Google is investigating ways AI might be used to ground natural language instructions to smartphone app actions. In a study accepted to the 2020 Association for Computational Linguistics (ACL) conference, researchers at the company propose corpora to train models that would alleviate the need to maneuver through apps, which could be useful for people with visual impairments.
When coordinating efforts and accomplishing tasks involving sequences of actions, for example following a recipe to bake a birthday cake, people provide each other with instructions. With this in mind, the researchers set out to establish a baseline for AI agents that can help with similar interactions. Given a set of instructions, these agents would ideally predict a sequence of app actions as well as the screens and interactive elements produced as the app transitions from one screen to another.
In their paper, the researchers describe a two-step solution comprising an action phrase-extraction step and a grounding step. Action-phrase extraction identifies the operation, object, and argument descriptions from multi-step instructions using a Transformer model. (An “area attention” module within the model allows it to attend to a group of adjacent words in the instruction as a whole for decoding a description.) Grounding matches the extracted operation and object descriptions with a UI object on the screen, again using a Transformer model but one that contextually represents UI objects and grounds object descriptions to them.

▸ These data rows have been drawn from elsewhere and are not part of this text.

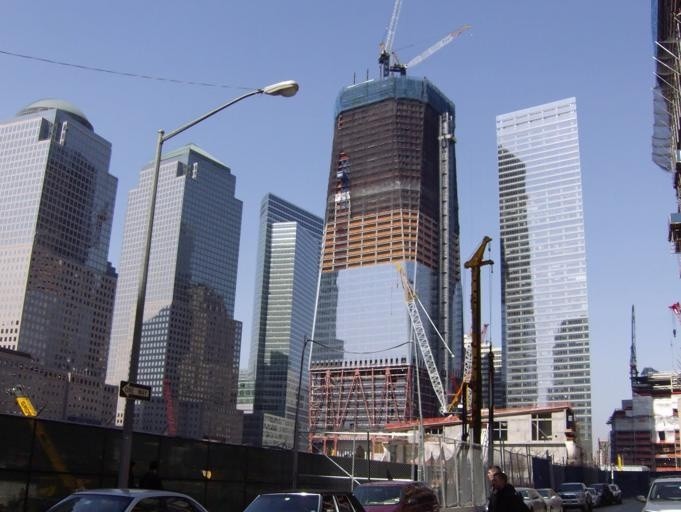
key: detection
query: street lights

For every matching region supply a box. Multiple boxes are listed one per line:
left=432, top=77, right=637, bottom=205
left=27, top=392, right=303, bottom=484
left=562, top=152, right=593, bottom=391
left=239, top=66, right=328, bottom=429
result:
left=117, top=79, right=298, bottom=489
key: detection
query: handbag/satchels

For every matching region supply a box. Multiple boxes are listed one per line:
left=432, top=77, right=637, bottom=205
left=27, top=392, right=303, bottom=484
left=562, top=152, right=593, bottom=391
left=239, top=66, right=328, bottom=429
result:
left=516, top=490, right=530, bottom=512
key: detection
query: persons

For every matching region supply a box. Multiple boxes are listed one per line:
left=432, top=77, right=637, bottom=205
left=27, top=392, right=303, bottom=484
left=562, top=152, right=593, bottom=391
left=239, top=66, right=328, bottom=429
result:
left=485, top=465, right=530, bottom=512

The coauthors created three new data sets to train and evaluate their action-phrase extraction and grounding model:
- The first contains 187 multi-step English instructions for operating Pixel phones along with their corresponding action-screen sequences.
- The second contains English “how-to” instructions from the web and annotated phrases that describe each action.
- The third contains 295,000 single-step commands to UI actions covering 178,000 UI objects across 25,000 mobile UI screens from a public Android UI corpus.
They report that a Transformer with area attention obtains 85.56% accuracy for predicting span sequences that completely match the ground truth. Meanwhile, the phrase extractor and grounding model together obtain 89.21% partial and 70.59% complete accuracy for matching ground-truth action sequences on the more challenging task of mapping language instructions to executable actions end-to-end.
The researchers assert that the data sets, models, and results — all of which which are available on open source on GitHub — provide an important first step on the challenging problem of grounding natural language instructions to mobile UI actions.
“This research, and language grounding in general, is an important step for translating multi-stage instructions into actions on a graphical user interface. Successful application of task automation to the UI domain has the potential to significantly improve accessibility, where language interfaces might help individuals who are visually impaired perform tasks with interfaces that are predicated on sight,” Google Research scientist Yang Li wrote in a blog post. “This also matters for situational impairment when one cannot access a device easily while encumbered by tasks at hand.”